Sitting comfortably with discordant stair rods of noise, the album is full of chaotic guitar, thudding bass and dogmatic drum patterns which splatter dark, bleak passages of melodic distortion strongly redolent of several important guitar bands from the last 25 years. That, however, shouldn't take away the sound that the band have made their own. To have so many healthy reference points such as MBV, Fugazi, Sonic Youth and JAMC shouldn't mark them down as mere copycats.

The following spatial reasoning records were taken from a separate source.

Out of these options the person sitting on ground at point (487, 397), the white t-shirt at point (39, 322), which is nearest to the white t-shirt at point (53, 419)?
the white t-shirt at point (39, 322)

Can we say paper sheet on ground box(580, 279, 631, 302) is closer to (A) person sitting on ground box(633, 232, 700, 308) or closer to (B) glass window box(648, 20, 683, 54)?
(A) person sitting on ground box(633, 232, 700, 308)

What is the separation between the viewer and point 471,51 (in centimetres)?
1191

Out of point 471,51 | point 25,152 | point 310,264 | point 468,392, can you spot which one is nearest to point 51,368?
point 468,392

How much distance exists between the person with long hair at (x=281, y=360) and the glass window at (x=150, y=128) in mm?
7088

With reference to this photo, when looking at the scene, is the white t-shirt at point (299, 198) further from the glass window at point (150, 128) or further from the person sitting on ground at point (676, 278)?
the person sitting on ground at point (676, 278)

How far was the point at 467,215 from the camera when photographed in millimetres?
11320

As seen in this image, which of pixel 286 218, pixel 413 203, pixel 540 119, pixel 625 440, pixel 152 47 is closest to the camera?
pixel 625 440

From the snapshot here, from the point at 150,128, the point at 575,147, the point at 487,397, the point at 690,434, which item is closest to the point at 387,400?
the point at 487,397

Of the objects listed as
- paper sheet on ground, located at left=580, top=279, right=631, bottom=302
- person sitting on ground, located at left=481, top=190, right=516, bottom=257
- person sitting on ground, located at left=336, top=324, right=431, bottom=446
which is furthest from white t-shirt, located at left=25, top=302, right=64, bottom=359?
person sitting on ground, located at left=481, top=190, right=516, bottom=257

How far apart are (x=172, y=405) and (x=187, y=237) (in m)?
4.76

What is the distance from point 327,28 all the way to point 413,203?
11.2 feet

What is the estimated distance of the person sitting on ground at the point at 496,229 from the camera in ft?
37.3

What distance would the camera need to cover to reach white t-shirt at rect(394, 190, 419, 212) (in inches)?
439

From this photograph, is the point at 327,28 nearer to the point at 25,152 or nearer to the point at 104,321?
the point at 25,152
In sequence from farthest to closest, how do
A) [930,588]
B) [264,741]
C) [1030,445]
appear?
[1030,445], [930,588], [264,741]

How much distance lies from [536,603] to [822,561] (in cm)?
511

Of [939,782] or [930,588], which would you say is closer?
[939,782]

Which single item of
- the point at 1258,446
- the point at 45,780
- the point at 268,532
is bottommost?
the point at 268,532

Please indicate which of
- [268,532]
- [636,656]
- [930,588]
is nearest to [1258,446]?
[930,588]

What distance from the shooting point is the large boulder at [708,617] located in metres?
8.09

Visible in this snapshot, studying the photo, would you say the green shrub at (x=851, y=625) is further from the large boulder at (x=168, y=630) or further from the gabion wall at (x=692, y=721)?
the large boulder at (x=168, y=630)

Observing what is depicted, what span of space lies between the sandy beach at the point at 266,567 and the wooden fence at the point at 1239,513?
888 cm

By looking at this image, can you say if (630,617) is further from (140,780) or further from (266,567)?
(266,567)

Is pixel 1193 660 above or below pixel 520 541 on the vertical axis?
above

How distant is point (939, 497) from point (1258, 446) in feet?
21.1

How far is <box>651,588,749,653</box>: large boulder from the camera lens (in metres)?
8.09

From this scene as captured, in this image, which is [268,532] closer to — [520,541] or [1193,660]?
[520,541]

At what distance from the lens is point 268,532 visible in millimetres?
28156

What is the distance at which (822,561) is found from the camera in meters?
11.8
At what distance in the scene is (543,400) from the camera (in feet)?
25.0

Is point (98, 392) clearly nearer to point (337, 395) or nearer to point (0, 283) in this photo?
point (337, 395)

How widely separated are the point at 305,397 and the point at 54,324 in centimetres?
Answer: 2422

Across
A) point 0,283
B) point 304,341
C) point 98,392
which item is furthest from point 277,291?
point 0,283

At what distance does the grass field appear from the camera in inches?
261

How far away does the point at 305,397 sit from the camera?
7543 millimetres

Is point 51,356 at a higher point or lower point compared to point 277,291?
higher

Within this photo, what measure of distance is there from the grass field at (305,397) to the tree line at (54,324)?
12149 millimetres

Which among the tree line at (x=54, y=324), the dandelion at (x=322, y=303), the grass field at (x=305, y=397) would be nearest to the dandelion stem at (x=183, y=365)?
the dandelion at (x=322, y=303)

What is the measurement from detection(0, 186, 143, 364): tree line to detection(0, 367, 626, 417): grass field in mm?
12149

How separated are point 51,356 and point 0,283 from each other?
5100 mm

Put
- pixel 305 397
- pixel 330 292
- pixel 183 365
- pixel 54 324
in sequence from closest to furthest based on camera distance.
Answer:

'Things That We Found' is a beautifully gloomy introduction to Strobosphere as the guitar stridently bullies the vocals aside with a slice of post-rock treading familiar ground to Slint's 'Spiderland'. It sets a healthy barometer for the other 10 tracks on show here. The fast/slow blanket of dank psychedelia that is the title track succeeds effortlessly. The laconic vocal on recent single 'Blue Star' could quite easily be Jim or William Reid while the rumbling mass of the rhythm section on 'Polarize' cuts loose and descends into hard rock territory. "Give us a day, give us away" the refrain on 'No Sense' is the first non-ethereal sounding vocal so far and the broodiness which hangs over the song creates an edgy feel. If there is a disappointment, it's that the whole song is curtailed far too soon, especially as it's just starting to warm the old cockles.

Apparently, the band were once dubbed 'The Sonic Youth of the Southern Hemisphere' but I personally think that's a rather large monkey on their backs which they have had to live with for far too long. Yes, there are snippets of the New Yorker's art-rock crank but Bailterspace are much straighter and less avant-garde than their American cousins. This is shown with the rather dreary 'Op1', which treads water and has me reaching for the skip button.

Unfortunately, the latter part of the album trails off and lacks the punch of the first, which could be the result of that hiatus just dragging on far too long and thus weakening the band's creative streak. Signs of early promise just petered out to produce an underwhelming ending.